Zheng Moyang no hizo ningún comentario al respecto; simplemente se sentó frente a ella, al otro lado del escritorio, y dijo:
—Felicidades. Te regalo el departamento de Jingshan, considéralo mi regalo de bodas.
Yao Menglin enarcó una ceja:
—Qué generoso estás hoy.
Zheng Moyang frunció el ceño:
—¿Qué imágen tienes de mí, exactamente?
Yao Menglin soltó una carcajada estruendosa. Aunque el estudio tenía muy buena insonorización, Zheng Moyang sospechaba que esa risa igual se escuchaba en toda la isla.
—Típica bestia con corbata, obviamente— Yao Menglin cruzó las piernas—. Ahora dime, ¿qué historia hay con el muñequito de abajo?
Por una vez, Zheng Moyang se quedó sin palabras un instante; lo pensó, y respondió:
—Asunto pendiente.
—Já —dijo Yao Menglin—. Así que, en efecto, no sirves para nada.

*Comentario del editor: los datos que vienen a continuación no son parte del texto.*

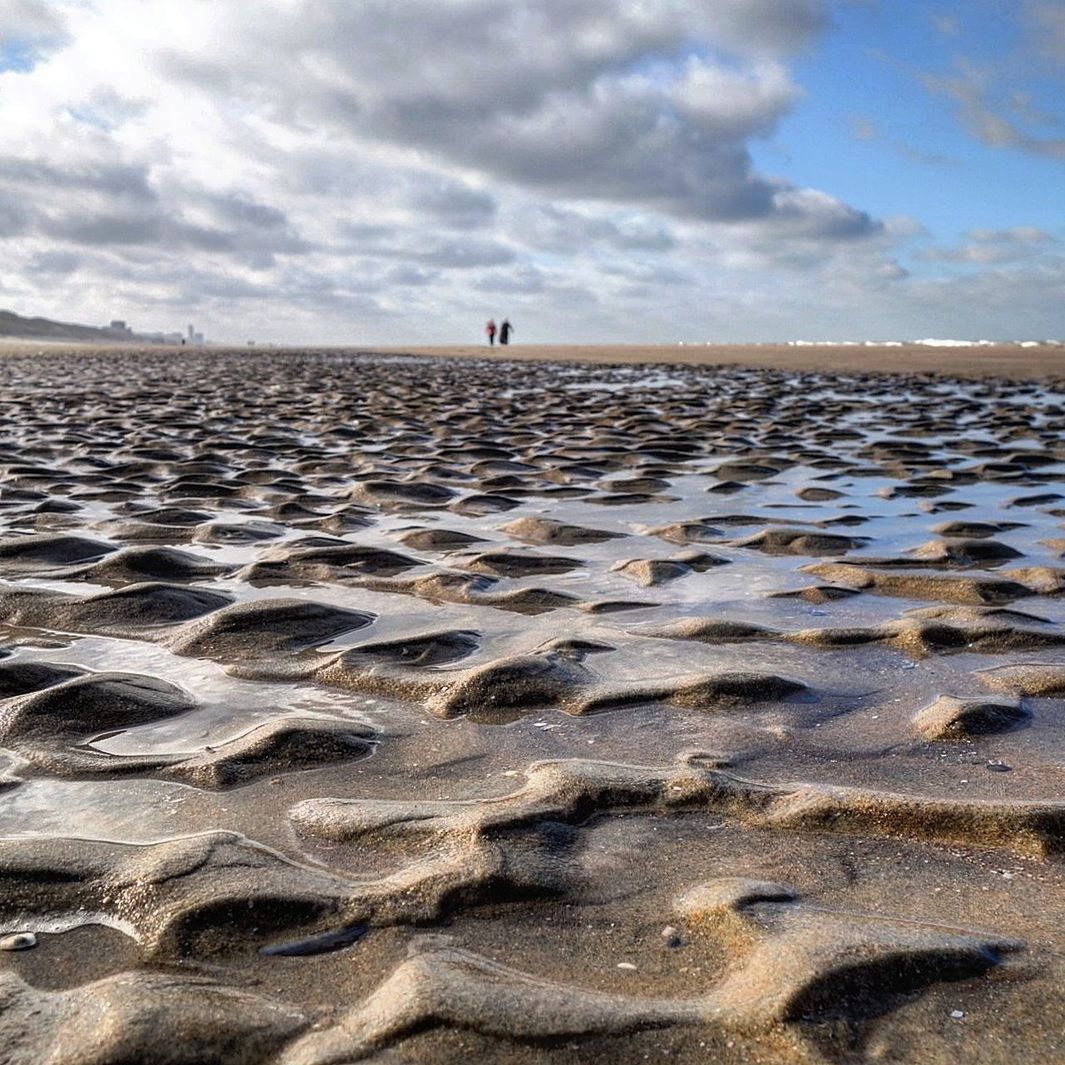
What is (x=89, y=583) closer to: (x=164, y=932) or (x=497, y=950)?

—Si él no está de acuerdo, ¿qué quieres que haga? ¿Quieres que cometa un delito?
—¿No le estás pagando lo suficiente?
—Creo que no es un problema de dinero.
—¿No es gay?
—Sí lo es.
Yao Menglin sacó el celular y empezó a escribir:
—No puedo creer que exista un gay al que ni tú puedas conquistar; tengo que anunciarlo en mi feed de amigos.
—Suelta el celular.
Yao Menglin, notando la amenaza en el tono, con buen tino dejó el celular a un lado, cruzó los brazos y lo miró con una expresión llena de regocijo malicioso:
—¿Entonces qué es lo que no le gusta de ti? Yo no encuentro nada que no le pueda gustar.
Yao Menglin había sido compañera menor de Zheng Moyang en la escuela de negocios de la Universidad R; diez años atrás, el ahora presidente Zheng había sido, en su momento, uno de los candidatos en la “lista de coleccionismo” de la señorita Yao. Sin embargo, aquella señorita invicta se había topado, esa vez, con un muro infranqueable, por una razón muy simple: Zheng Moyang era gay al cien por ciento, sin ninguna duda. Tras varios encuentros, Yao Menglin descubrió que aquel hombre era mucho mejor como socio de negocios que como amante, así que aceptó con gusto su propuesta y se convirtió en su socia.
Después de años de trato cercano, ambos sabían que, aunque el otro fuera una persona terrible capaz de causar estragos a su paso, cada uno reconocía plenamente las cualidades y el buen gusto del otro.
—Es una persona íntegra, no le interesan los tratos basados en dinero —dijo Zheng Moyang—. Aunque eso quede fuera de tu capacidad de comprensión.
—En este mundo no existe nadie absolutamente íntegro —replicó Yao Menglin, como era de esperarse—. Si lo es, es porque no le has dado lo suficiente.
Zheng Moyang no tuvo ganas de discutir con ella sobre su visión distorsionada del mundo, y tamborileó los dedos sobre la mesa con indiferencia:
—Dejemos las tonterías. ¿Y el informe?